> [Given task 1] According to the mystery newsletter, how many of the Edgar Debuts has the writer read so far?
> [Given task 2] Reproduce the part of the mystery newsletter that opens with the words containing "The Good, The" and closes with "complaints. Ergo, fine.".

> [Quoted passage]
__________________________________________________

The Good, The Bad, and The Patterson

Mysteries of all shapes and qualities

Update on my self-imposed Edgar Debuts reading challenge - I’ve now read 26 of the 74. The list is here.

Since the last newsletter, I’ve endured a fairly lengthy run of ok books in there: The Expats, A Cold Day in Paradise, The Faithful Spy, Act of Fear and The Thomas Berryman Number (more on that last one).

They were all fine.

This is not damning with faint praise. Well. Objectively. They were, genuinely, fine. I read them. And I don’t regret it. Win and win. Behaviourally, I played more games on my phone during this particular streak, which doesn’t bodes well for how ‘engaging’ I found them. Or ‘gripping’, as the blurbs would say. But no complaints. Ergo, fine.

The thing is about creative quality - or cultural quality - or however you want to call it - it is a fantastic living experiment in watching your own standards erode. If I read, or ‘consume’, a lot of stuff in a row that’s fine, I very, very quickly find that ‘fine’ becomes ‘ok’, or even ‘good’. My own expectations become managed, as I convince myself that what I’m consuming is satisfying, simply because I’m consuming it. The sunk cost fallacy + a DIY shift in social norms = boiling the frog of quality. (And, of course, this very much applies to any other area as well, from Netflix binges to creative campaigns.) Given enough adequacy, you can forget what good looks like.

But then… you stumble on actual greatness, and that puts everything else back into perspective. That’s where the damnation of faint praise occurs. Relatively speaking, ok is ok. But it is also long, long way from great.

In this case, greatness came in the form of John Dudley Ball’s In The Heat of the Night. All the clever detailing and intellectual rigour of a traditional detective novel, but interlaced with powerful social commentary and gloriously rich, complicated characters. There are several different voices in this short novel, yet each and every one is distinct. Heat has a lot to say, and uses the mechanics of the mystery as the way of getting it all out there. Moreover, despite the mystery not being ‘the point’, it is an incredibly good mystery. It manages to capture far more than its genre, while still being true and loyal and loving to the genre itself.

In fact, that latter point is one of the (many) reasons Heat is stuck in my mind. I’m - and steal yourself - not a huge fan of Sherlock Holmes. Don’t get me wrong: I enjoy the stories immensely, and still remember reading them for the first time in a battered brown paperback omnibus, smuggled into the back of class. And, like others of my generation, Holmes is Jeremy Brett (or perhaps vice versa).

__________________________________________________

> [Recorded data]
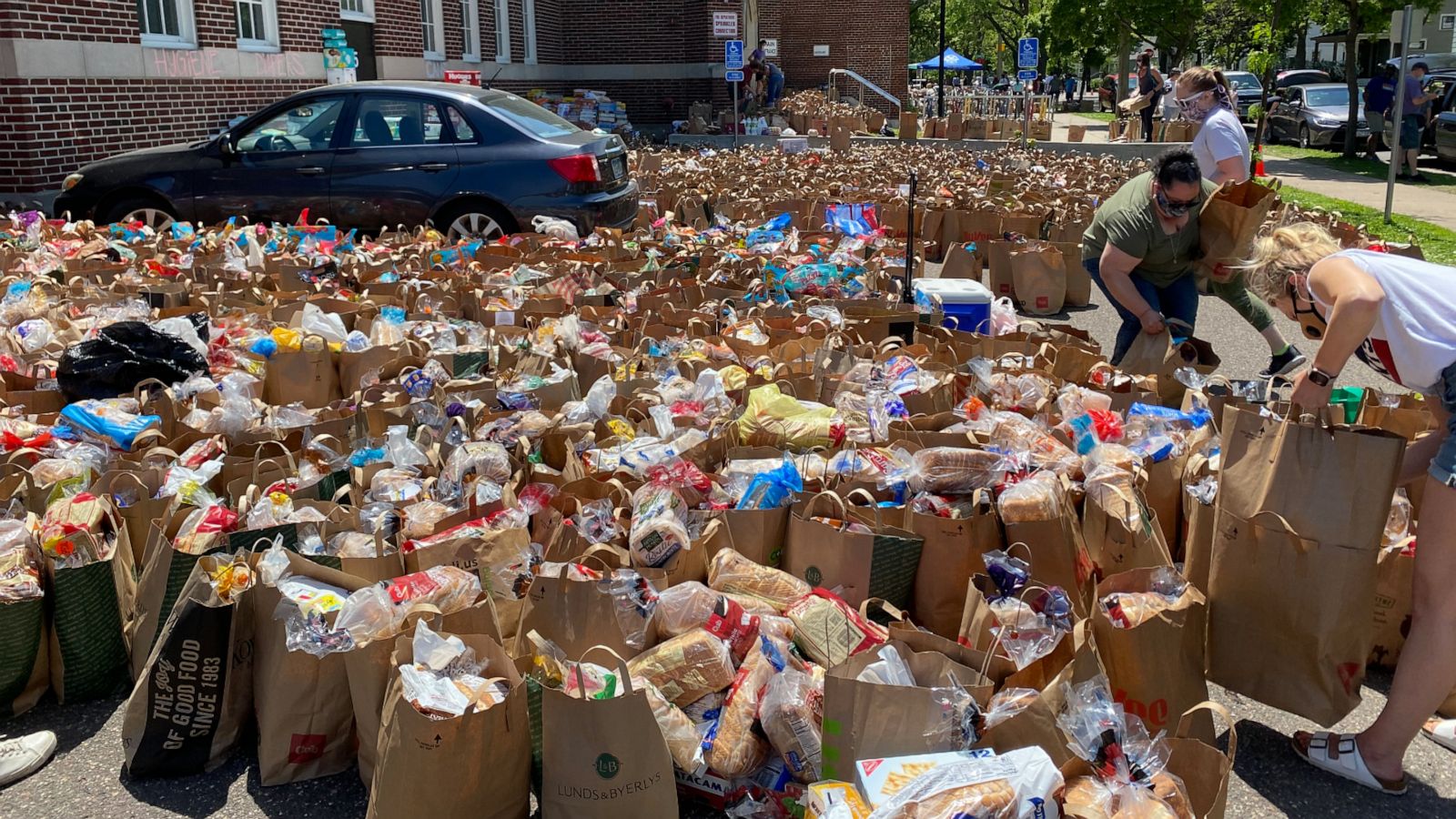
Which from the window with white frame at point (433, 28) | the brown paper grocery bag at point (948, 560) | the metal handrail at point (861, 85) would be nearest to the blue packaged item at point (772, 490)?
the brown paper grocery bag at point (948, 560)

__________________________________________________

> [Task response 1] 26 of the 74.

> [Task response 2]
The Good, The Bad, and The Patterson

Mysteries of all shapes and qualities

Update on my self-imposed Edgar Debuts reading challenge - I’ve now read 26 of the 74. The list is here.

Since the last newsletter, I’ve endured a fairly lengthy run of ok books in there: The Expats, A Cold Day in Paradise, The Faithful Spy, Act of Fear and The Thomas Berryman Number (more on that last one).

They were all fine.

This is not damning with faint praise. Well. Objectively. They were, genuinely, fine. I read them. And I don’t regret it. Win and win. Behaviourally, I played more games on my phone during this particular streak, which doesn’t bodes well for how ‘engaging’ I found them. Or ‘gripping’, as the blurbs would say. But no complaints. Ergo, fine.